Wednesday, February 26, 2020
|Deidre Thomas, 12:55 Sunday April 6 1997|
“Why bother “thinning” your archive, it’s all going to end
up in the bin.”
“No hay mal
que por bien no venga.”
“Every cloud has a silver lining.”
A Newyorican friend’s comment about not bothering to thin
out my archives bothered me to no end. It was his response to this blog
It was four years ago when Rosemary sold our big Kerrisdale
home and moved to our present duplex in Kitsilano. Before we moved I attempted
to give some of my 5000 books away. It was so stressful that I ended up going
in our Malibu late at night to nearby construction bins and throwing books or
obsolete photographic equipment like Polaroid instant slide processors.
I distinctly remember looking at a copy of Dostoyevsky’s stories
and saying out loud to myself, “Goodbye sir it has been fun.”
The move was heart wrenching. Rosemary’s knee failed and she
had to have a replacement. My eldest daughter Ale, who helped us, has had a bad
back since. I am on a waiting list to replace my right knee.
Legacy is a word I try not to think about. What to do with
almost 10 year’s worth of CBC variety show, radio and TV announcers
Do I want Rosemary to install a park bench somewhere in
Vancouver with a plaque that reads, “In memory of my dear husband.”?
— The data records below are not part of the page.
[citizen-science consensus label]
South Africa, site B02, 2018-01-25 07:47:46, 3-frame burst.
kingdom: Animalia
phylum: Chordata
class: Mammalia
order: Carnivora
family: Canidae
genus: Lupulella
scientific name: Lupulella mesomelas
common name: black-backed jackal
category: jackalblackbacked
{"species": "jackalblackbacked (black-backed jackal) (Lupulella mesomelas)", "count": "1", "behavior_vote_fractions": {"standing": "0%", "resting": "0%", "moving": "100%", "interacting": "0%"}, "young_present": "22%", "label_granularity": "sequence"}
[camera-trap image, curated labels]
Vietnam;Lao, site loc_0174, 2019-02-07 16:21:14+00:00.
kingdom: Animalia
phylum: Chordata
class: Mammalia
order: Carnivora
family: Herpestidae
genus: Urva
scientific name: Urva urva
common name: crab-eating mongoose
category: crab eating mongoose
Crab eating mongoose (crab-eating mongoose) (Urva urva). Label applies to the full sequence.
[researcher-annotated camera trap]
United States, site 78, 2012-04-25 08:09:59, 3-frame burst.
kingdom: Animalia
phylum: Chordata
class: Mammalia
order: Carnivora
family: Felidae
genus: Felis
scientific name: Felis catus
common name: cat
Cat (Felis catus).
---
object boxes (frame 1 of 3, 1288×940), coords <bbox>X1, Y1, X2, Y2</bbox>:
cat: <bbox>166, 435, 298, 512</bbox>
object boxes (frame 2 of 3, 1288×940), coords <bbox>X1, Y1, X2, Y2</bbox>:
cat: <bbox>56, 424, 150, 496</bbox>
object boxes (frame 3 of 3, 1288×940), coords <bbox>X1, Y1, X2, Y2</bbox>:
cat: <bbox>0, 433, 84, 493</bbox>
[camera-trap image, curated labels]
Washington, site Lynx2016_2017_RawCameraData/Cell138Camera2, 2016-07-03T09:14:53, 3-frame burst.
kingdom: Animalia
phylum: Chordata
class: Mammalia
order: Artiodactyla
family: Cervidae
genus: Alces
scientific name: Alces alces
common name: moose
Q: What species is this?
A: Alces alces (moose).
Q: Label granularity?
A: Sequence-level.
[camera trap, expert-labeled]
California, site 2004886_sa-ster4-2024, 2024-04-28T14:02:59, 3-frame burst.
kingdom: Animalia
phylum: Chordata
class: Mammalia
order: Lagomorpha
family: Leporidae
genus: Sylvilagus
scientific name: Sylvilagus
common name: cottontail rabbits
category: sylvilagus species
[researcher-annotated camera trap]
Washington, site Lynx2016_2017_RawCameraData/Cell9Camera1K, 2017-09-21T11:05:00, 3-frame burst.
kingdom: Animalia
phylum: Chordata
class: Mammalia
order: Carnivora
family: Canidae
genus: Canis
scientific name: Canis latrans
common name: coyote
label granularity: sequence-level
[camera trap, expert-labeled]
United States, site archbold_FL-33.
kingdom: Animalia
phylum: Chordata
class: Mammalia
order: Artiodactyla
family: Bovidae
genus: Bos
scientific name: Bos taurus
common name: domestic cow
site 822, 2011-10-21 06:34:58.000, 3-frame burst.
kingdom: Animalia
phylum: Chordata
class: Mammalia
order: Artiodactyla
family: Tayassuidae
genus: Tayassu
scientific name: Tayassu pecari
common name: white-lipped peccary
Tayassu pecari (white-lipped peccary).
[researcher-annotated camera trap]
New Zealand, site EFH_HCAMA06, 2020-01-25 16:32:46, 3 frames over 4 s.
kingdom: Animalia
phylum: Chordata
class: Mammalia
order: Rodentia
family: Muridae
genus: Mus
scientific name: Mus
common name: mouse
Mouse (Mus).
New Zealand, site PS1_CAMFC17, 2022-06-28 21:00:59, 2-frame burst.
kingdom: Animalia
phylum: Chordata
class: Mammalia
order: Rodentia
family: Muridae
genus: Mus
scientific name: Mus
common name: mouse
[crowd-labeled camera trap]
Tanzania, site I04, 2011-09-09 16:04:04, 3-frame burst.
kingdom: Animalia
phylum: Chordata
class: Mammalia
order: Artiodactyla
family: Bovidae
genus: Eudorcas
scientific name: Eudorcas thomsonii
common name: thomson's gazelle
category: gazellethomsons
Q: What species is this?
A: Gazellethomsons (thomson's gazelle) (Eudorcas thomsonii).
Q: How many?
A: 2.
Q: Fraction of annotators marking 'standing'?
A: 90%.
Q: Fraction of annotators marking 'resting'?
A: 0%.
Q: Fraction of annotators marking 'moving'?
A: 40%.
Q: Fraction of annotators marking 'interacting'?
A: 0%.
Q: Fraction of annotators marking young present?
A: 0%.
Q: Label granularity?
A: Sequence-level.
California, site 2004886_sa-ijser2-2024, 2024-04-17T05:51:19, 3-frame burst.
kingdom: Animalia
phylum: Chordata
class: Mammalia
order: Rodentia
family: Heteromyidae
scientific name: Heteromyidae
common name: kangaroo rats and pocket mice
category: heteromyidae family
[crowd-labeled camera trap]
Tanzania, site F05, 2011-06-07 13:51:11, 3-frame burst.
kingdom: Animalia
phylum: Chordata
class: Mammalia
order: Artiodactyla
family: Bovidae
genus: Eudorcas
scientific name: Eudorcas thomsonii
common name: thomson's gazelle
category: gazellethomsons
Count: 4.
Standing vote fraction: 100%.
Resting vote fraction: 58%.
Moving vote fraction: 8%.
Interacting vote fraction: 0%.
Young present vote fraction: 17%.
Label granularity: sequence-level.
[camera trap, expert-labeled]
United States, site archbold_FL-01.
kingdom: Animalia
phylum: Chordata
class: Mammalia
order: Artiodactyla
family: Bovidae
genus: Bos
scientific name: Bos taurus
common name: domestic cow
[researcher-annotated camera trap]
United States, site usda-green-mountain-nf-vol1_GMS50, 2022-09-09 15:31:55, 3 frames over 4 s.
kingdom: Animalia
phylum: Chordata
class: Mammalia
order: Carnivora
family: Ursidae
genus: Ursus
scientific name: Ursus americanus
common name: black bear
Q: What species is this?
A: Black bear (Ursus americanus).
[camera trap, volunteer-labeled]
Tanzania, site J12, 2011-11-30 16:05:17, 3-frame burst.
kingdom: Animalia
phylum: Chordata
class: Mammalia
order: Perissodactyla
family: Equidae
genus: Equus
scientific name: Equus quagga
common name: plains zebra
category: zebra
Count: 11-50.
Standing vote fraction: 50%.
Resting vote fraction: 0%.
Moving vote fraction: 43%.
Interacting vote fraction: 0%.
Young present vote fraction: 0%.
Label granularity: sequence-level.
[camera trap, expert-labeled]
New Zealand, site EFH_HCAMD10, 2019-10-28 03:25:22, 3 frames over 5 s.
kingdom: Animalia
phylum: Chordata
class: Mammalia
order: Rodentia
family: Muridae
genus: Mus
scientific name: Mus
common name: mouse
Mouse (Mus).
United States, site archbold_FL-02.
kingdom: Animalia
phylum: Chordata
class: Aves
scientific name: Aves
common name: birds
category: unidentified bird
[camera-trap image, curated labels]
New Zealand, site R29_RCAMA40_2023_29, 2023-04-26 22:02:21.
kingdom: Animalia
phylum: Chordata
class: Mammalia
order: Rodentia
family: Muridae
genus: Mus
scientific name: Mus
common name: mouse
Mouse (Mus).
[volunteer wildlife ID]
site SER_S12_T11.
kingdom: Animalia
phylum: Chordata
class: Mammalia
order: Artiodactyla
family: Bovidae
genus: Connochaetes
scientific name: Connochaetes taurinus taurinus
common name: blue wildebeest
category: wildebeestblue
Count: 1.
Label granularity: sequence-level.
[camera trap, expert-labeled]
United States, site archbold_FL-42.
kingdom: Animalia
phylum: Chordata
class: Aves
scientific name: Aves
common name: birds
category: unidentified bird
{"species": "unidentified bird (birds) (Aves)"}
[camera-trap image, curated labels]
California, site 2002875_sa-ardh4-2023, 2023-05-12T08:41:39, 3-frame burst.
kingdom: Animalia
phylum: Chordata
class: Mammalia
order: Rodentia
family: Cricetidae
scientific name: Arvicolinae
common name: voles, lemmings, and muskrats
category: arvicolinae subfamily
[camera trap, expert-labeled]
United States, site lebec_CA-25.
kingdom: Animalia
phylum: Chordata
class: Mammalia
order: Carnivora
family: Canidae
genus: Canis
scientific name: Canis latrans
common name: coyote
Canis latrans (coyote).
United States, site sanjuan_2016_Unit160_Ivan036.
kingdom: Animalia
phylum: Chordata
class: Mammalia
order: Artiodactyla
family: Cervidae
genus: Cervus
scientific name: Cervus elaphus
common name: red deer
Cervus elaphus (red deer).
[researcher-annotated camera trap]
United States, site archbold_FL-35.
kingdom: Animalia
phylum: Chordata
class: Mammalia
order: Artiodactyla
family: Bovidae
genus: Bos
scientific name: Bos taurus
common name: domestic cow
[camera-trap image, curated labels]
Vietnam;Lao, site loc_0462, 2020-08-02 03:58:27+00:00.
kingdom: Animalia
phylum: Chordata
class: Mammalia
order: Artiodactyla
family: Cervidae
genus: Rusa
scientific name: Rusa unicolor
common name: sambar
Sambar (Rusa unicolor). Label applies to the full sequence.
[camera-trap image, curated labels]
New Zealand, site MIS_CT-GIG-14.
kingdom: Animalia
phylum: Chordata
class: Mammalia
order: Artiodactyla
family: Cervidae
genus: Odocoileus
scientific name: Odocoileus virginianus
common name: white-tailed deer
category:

Nobody except me knows how large my archives are. Few would
know that I wrote many articles and book reviews for the Vancouver Sun, Province
and the Globe and Mail.
At the very least finding them and filing them gives me the
opportunity to reflect on my past life which will perhaps give me an
indication, reason, and purpose on how to proceed with the little time that is
As my Newyorican friend suggests to not bother, at the very
least I will make those who throw my stuff into bins have fewer trips as it
will all be compacted.
But in my anger overnight at the damning comment I realized
that finding the Globe and Mail tear sheet on the reading-across-Canada project
gives me the delight of going to the Burrard Reserve in North Vancouver in the
next few days with the oval-shaped snap of then 8-year-old Deidre Thomas who
now would be 31 with the hope that someone may find her.
Had I thrown all those tear sheets into the bin without
examining them first that pleasure would not happen.
My initial anger at my friend's remarks enabled me to think all this through. Thank you.